12 Aralık 2015 Cumartesi

Kanlı dolarlar...





Arka sokaklarda neler oluyor?









Sevgili kardeşlerim, yeğenlerim ve dostlarım,

Ortadoğu'da çok kirli bir oyun oynanıyor.
Bu kavganın içinde Türkiye'nin Kürt politikaları var diyorsanız doğrudur.
Sünni -  Şii kavgası var diyorsanız o da doğrudur.
Hele şimdilerde Rusya'nın sıcak denizlere inme sevdası yeniden depreşti
yorumunuz varsa o da doğrudur.
Daha bir sürü şey var diyorsanız, onlar  da doğrudur.
Bunların hepsi çirkin siyaset oyunları.
Ama en pisi, en iğrenci  ne biliyor musunuz?
Bu işlerin arkasındaki para oyunları.
Kanlı paralar...
En çirkini bu.
Bu ne hırstır ya Rabbim.

Türkiye Rusya'nın uçağını düşürdü.
Niye düşürdü?
Rus uçağı sınırı geçmiş, ya da yaklaşmış, angajman kuralları filan...
Geçin efendiler geçin.
O Rus uçakları İsrail sınırını her gün kaç defa geçiyorlar biliyor musunuz?
İsrail niye indirmiyor bunları?
Herifler orada bir çeşit savaşın içerisindeler.
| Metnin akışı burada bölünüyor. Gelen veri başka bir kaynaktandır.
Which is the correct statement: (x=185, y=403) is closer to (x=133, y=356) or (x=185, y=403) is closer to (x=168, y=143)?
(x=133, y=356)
Hem de  sınırlara çok yakın
yerlerde bombalama yapıyorlar. Sesten hızlı giden uçaklar bunlar...
Bir anda sınırı bir kaç yüz metre geçebiliyorlar veya yaklaşabiliyorlar.
Bunun için indirmek mi lazım?
Türk yetkililer bir taraftan "uçak milliyetini belli etmedi" derken, diğer taraftan
"hem İngilizce hem Rusça 10 defa uyarıda bulunduk" diyorlar.
Madem milliyeti belli değildi niye Arapça da uyarmadınız mesela?
Sen benim külahıma anlat bunları.
Yani sebep bu değildi.

Neydi o zaman?
Rus bombardıman uçakları Daaş petrolünü taşıyan tankerleri bir
gün evvel vurdu. 500 (eveeet, yanlış okumadınız)  tam 500 tankeri bombaladı.
Bu tankerler kimindi biliyor musunuz?
Albayraklar'ındı.  Şu recep Tayyip Erdoğan'a yakınlıkları ile bilinen Albayraklar'ın.
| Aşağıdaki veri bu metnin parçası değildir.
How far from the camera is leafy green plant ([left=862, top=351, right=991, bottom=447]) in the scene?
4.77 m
Şimdi iğrençlikleri anlatmaya başlıyayım.
Bakın bu ticaret nasıl yapılıyor?
Daaş Suriye'de ve Irak'ta hakimiyeti altındaki  petrol bölgelerinde sabahtan akşama kadara
üretim yapıyor. Petrol tankerlere dolduruyorlar. Tankerler Zaho'ya hareket ediyor. Öyle az buz değil.
Günde 80-100 tanker. Zaho'da  bunları Iraklı, İranlı, Türk kaçakçılar karşılıyor. İşin başındaki çete reisi orada açık arttırmayla petrolü satıyor. Ödemenin % 10 ya da % 25 i peşin. Gerisi dönüşte.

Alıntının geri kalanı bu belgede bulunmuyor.